CONSIGNE:
Répondez s'il vous plaît à ces questions sur la critique de Cartographie des Nuages :
1. En quelle année commence le roman ?
2. Quel est le métier de Timothy Cavendish ?
3. À qui Robert Frobisher adresse-t-il ses lettres ?

TEXTE DE LA PAGE:
N’ayant jamais lu d’autre livre de David Mitchell, je m’abstiendrai de qualifier Cartographie des Nuages de chef-d’œuvre. Il y a pourtant dans ce roman mêlant différentes intrigues sur plusieurs siècles, tous les éléments d’une œuvre magistrale. Une œuvre dense, vivante, poétique et réaliste, passionnante et complexe, maîtrisée de bout en bout. De 1850, perdus dans l’Océan Pacifique entre la Nouvelle-Zélande et San Francisco, jusque dans un futur post-apocalyptique sur des îles qui rappellent Hawaii, nous suivons six personnages principaux, tous liés les uns aux autres par quelque chose qui les dépasse. Chacun s’influence, pas toujours consciemment, de la vie du précédent. Le roman est ainsi construit que chacun laisse une trace de son histoire que le suivant lira, entendra, et dans laquelle il se retrouvera parfois : Journal de la Traversée du Pacifique d’Adam Ewing, homme de loi, Lettres de Zedelghem du jeune compositeur Robert Frobisher à son ami Rufus Sixsmith, Demi-vies, la Première Enquête de Luisa Rey, journaliste, l’Epouvantable Calvaire de Timothy Cavendish, éditeur, l’Oraison de Sonmi-451, androïde intelligent, pour finir par l’histoire orale de Zachry, sauvage du futur, qui nous raconte La Croisée d’Sloosha pis Tout c’qu’a Suivi. Chaque partie est datée : une époque précise, décor, ambiance. Chaque partie illustre aussi un choix littéraire précis : journal, mémoires, interview, récit. Autant d’exercices de style différents, l’ensemble présentant ce défi particulier d’articuler ces époques, avec leurs mœurs et leurs accents particuliers, et ces personnages en un récit complet et complexe. Rien qu’en ce sens, Cartographie des Nuages est déjà une œuvre impressionnante de maîtrise littéraire.

LIGNES FOURNIES:

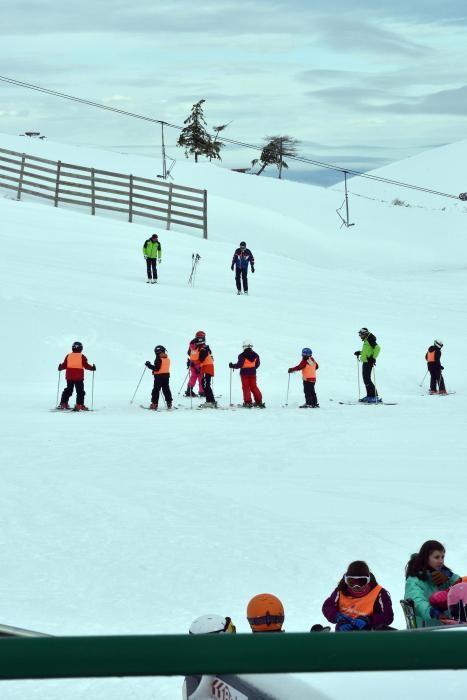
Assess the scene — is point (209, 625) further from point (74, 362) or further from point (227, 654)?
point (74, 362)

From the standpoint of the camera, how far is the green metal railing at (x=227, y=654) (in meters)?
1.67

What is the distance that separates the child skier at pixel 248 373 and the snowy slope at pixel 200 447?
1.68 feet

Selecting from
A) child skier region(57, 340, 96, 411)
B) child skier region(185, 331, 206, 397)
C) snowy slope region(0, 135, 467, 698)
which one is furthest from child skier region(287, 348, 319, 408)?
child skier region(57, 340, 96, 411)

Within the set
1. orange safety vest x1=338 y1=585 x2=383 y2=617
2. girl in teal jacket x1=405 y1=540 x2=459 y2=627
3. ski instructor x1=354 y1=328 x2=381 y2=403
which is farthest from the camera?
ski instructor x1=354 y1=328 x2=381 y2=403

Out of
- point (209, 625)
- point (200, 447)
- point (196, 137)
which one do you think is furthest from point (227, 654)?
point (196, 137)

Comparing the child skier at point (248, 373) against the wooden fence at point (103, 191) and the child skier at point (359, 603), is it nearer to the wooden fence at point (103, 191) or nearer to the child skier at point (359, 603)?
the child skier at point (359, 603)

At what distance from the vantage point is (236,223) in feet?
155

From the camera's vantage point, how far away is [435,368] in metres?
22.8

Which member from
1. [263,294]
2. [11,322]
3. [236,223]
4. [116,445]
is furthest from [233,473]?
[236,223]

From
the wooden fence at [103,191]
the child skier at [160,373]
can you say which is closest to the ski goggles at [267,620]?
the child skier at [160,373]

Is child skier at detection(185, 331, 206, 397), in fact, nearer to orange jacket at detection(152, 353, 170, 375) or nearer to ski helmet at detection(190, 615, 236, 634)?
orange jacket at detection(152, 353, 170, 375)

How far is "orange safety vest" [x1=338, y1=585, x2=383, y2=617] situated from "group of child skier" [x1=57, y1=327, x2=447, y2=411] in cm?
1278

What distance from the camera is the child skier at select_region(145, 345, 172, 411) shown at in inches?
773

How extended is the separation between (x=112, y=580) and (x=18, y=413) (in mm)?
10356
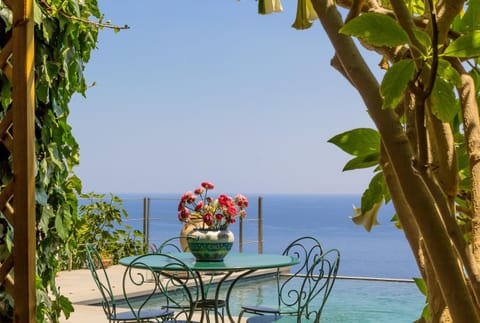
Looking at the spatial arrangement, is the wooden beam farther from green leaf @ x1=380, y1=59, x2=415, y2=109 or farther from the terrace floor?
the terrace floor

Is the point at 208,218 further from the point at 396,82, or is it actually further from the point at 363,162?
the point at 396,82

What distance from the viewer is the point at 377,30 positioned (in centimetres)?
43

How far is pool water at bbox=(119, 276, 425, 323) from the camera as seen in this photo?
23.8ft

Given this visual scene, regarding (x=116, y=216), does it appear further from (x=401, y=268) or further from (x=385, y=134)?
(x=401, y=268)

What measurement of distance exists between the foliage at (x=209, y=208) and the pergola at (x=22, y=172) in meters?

CORRIGÉ:
1. En 1850.
2. Il est éditeur.
3. À son ami Rufus Sixsmith.